» **Exercise**
Nothing but the lines from the one containing "GESTIÓN Y CONTROL" through the one containing "los KPI's mineros.", both included, should be given again, each exactly as written below.

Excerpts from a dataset
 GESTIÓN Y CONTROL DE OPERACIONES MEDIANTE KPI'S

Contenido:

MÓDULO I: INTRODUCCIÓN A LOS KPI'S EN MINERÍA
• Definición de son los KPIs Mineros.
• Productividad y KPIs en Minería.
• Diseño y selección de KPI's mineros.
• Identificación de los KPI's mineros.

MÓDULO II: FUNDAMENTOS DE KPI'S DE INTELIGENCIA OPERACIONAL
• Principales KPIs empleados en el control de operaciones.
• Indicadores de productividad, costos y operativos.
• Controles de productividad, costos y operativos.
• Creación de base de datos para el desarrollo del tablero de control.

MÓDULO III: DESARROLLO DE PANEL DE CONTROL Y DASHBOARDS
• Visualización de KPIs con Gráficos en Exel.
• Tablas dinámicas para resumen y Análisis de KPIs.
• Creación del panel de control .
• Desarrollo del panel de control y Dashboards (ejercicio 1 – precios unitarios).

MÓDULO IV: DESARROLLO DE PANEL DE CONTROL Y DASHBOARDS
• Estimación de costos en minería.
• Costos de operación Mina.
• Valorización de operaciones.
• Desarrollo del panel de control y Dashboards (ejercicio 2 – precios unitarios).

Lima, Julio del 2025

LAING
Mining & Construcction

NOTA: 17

--

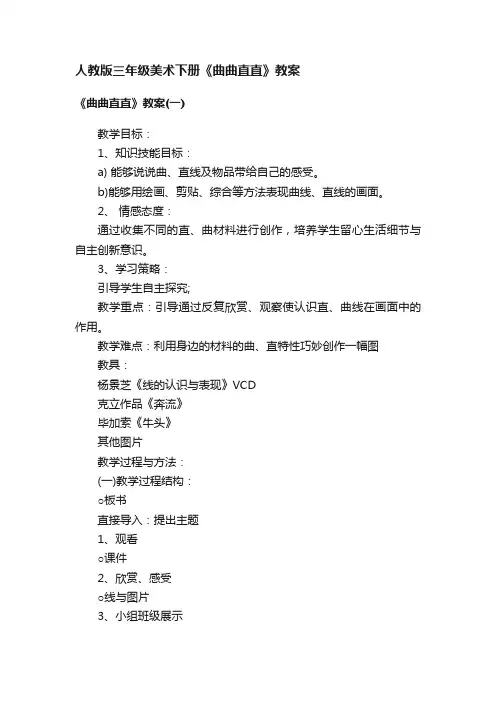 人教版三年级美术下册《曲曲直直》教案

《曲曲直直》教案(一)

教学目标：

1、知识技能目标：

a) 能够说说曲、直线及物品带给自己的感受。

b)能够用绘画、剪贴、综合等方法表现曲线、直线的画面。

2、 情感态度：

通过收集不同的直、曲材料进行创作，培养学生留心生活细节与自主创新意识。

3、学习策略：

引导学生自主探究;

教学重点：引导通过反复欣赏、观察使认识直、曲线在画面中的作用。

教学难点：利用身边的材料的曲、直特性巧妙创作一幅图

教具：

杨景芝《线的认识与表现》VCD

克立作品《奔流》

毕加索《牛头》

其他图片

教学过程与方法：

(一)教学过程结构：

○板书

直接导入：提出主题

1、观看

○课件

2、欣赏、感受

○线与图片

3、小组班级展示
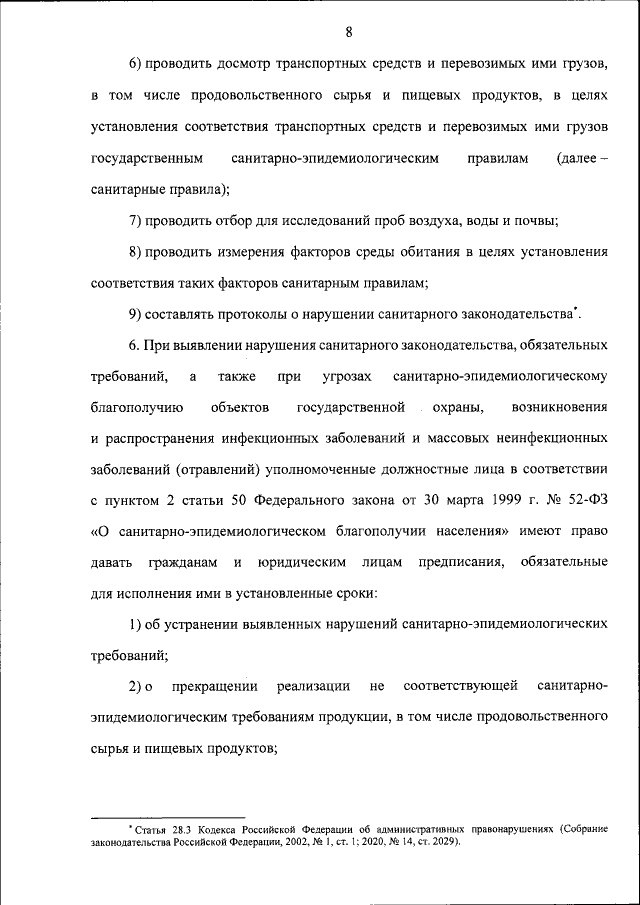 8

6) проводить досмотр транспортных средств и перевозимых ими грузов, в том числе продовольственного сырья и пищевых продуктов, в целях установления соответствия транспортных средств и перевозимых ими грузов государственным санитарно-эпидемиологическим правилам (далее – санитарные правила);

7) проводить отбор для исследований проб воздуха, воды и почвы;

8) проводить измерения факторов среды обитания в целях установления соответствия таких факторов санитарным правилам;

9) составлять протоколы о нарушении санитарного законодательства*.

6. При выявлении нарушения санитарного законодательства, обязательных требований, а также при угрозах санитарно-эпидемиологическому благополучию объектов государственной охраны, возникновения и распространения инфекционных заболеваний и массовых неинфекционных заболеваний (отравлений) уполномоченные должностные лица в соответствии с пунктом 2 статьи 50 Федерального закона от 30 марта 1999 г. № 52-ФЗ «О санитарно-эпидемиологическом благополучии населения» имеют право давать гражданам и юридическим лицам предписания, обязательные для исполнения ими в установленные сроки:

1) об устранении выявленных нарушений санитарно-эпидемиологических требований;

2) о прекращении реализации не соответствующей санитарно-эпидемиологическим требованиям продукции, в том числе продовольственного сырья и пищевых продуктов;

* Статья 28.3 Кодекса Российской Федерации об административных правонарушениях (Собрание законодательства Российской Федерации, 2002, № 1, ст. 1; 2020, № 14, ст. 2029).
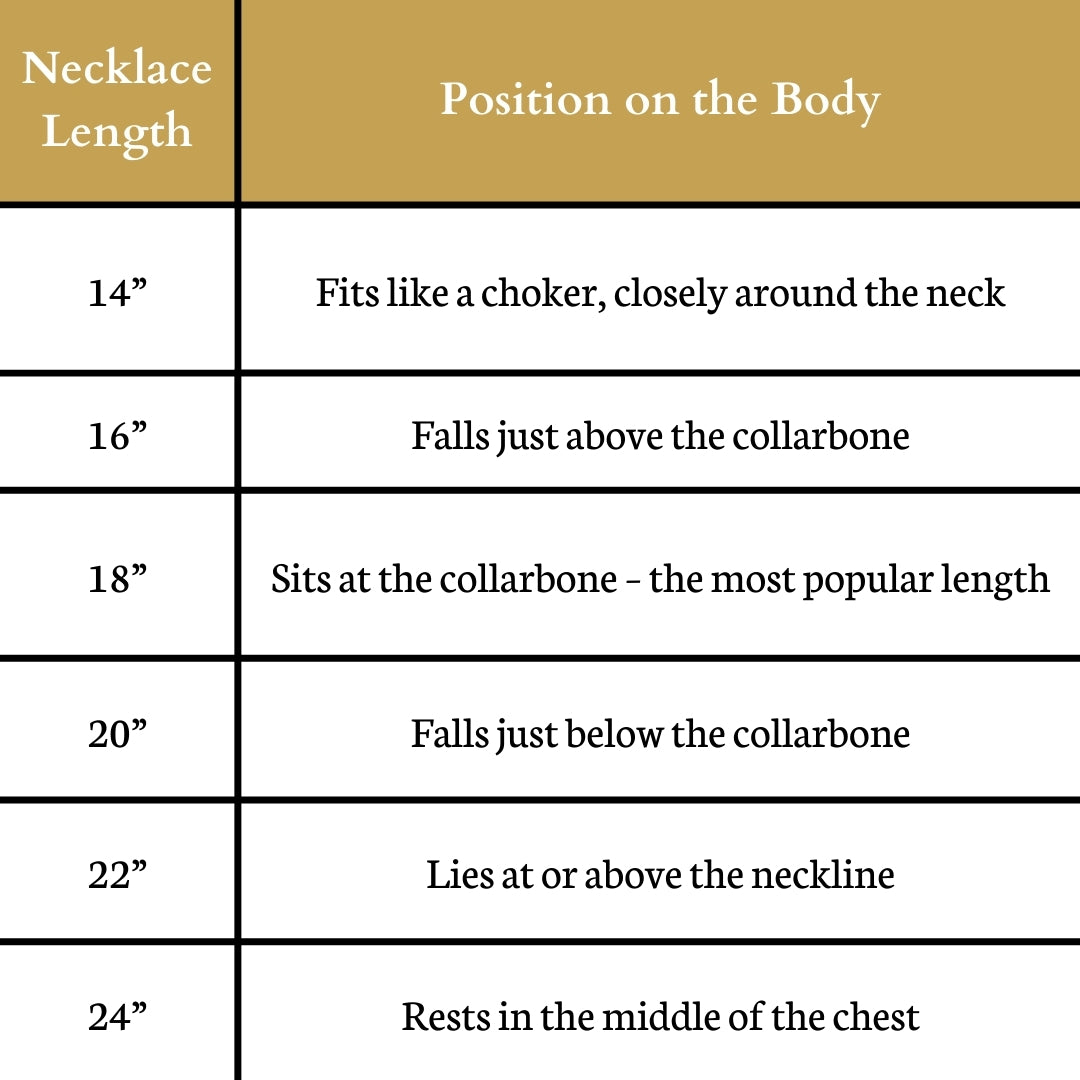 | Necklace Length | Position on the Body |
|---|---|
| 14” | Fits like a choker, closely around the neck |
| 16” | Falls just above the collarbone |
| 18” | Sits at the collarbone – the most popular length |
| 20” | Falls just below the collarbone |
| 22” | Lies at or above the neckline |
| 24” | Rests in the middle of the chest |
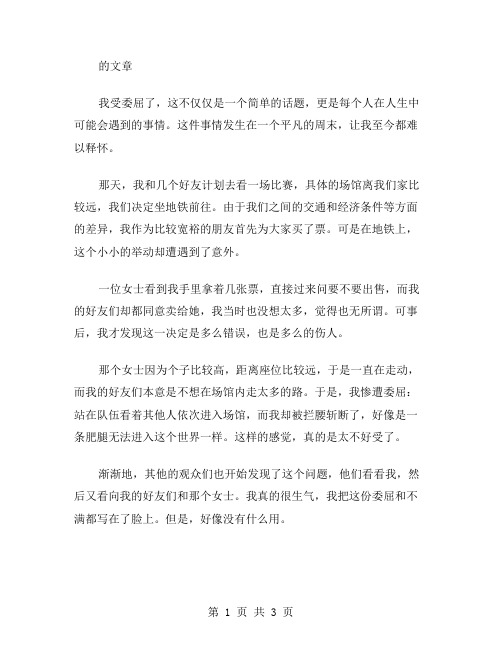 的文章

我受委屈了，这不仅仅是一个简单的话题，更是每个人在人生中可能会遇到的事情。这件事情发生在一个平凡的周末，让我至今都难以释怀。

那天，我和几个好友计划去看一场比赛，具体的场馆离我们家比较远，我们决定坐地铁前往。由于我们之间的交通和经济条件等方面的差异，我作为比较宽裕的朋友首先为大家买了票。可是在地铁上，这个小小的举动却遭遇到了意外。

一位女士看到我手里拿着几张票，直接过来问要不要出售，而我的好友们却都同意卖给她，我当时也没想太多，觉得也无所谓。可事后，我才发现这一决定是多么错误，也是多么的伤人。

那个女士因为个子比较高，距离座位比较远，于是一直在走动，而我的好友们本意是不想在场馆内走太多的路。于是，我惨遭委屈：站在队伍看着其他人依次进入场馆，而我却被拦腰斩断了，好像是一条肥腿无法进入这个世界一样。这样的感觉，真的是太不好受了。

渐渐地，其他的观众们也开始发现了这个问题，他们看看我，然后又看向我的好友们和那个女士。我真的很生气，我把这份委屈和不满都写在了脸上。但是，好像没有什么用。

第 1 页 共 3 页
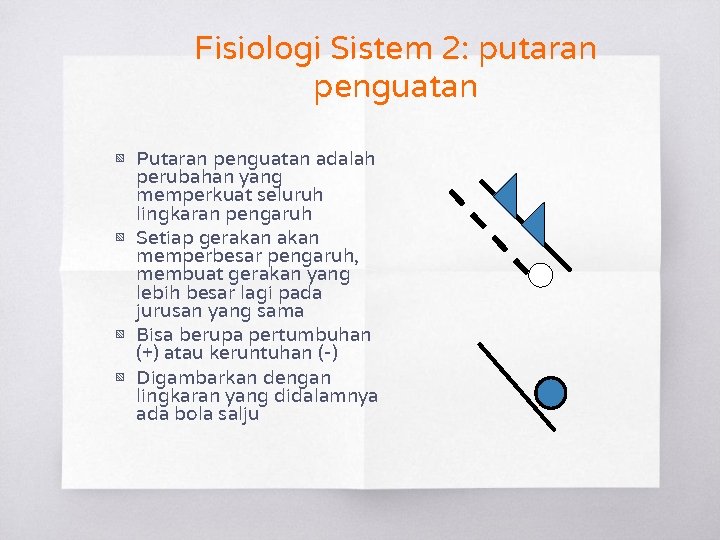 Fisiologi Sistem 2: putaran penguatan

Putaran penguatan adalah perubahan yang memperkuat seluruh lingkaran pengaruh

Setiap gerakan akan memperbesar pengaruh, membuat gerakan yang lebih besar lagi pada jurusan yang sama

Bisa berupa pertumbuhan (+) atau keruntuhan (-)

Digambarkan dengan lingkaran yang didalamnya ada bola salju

---

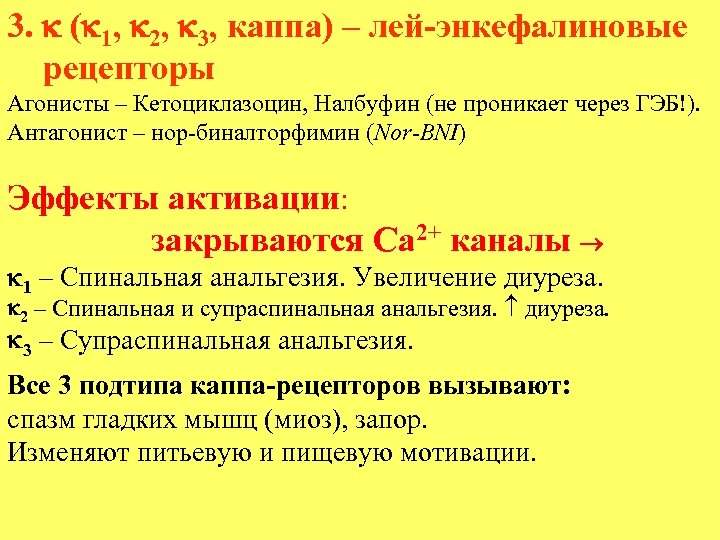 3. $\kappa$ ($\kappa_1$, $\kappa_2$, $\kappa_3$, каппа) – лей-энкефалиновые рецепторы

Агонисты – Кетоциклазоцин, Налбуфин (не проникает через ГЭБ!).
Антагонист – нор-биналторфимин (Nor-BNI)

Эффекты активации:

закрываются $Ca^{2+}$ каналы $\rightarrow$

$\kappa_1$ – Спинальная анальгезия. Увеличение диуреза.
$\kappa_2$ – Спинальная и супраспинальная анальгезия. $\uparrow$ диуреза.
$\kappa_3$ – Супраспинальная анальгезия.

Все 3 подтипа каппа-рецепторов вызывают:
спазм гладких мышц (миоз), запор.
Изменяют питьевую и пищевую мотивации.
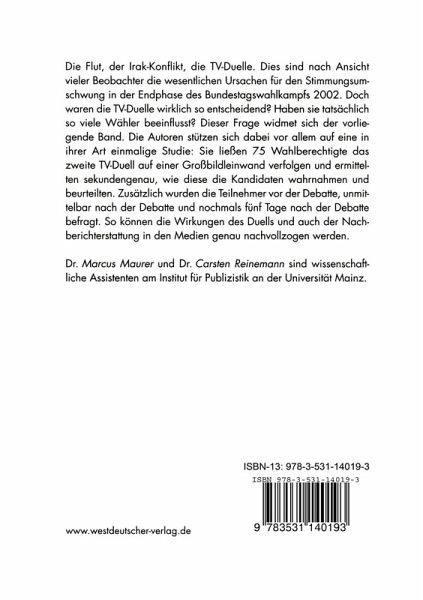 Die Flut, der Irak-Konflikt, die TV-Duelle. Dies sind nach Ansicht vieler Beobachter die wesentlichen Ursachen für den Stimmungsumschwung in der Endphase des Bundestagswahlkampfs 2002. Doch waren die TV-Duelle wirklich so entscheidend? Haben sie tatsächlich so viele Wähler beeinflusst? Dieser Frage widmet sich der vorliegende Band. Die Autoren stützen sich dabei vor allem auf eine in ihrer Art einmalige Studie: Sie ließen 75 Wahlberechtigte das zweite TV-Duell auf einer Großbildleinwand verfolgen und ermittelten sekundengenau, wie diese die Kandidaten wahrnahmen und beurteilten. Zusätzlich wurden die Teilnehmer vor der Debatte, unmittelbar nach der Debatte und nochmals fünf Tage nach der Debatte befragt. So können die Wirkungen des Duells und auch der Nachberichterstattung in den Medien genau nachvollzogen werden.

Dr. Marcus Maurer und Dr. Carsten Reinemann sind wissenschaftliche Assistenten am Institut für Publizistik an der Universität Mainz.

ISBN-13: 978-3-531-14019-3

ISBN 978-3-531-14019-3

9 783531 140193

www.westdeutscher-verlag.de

» **Reply to the exercise**
 GESTIÓN Y CONTROL DE OPERACIONES MEDIANTE KPI'S

Contenido:

MÓDULO I: INTRODUCCIÓN A LOS KPI'S EN MINERÍA
• Definición de son los KPIs Mineros.
• Productividad y KPIs en Minería.
• Diseño y selección de KPI's mineros.
• Identificación de los KPI's mineros.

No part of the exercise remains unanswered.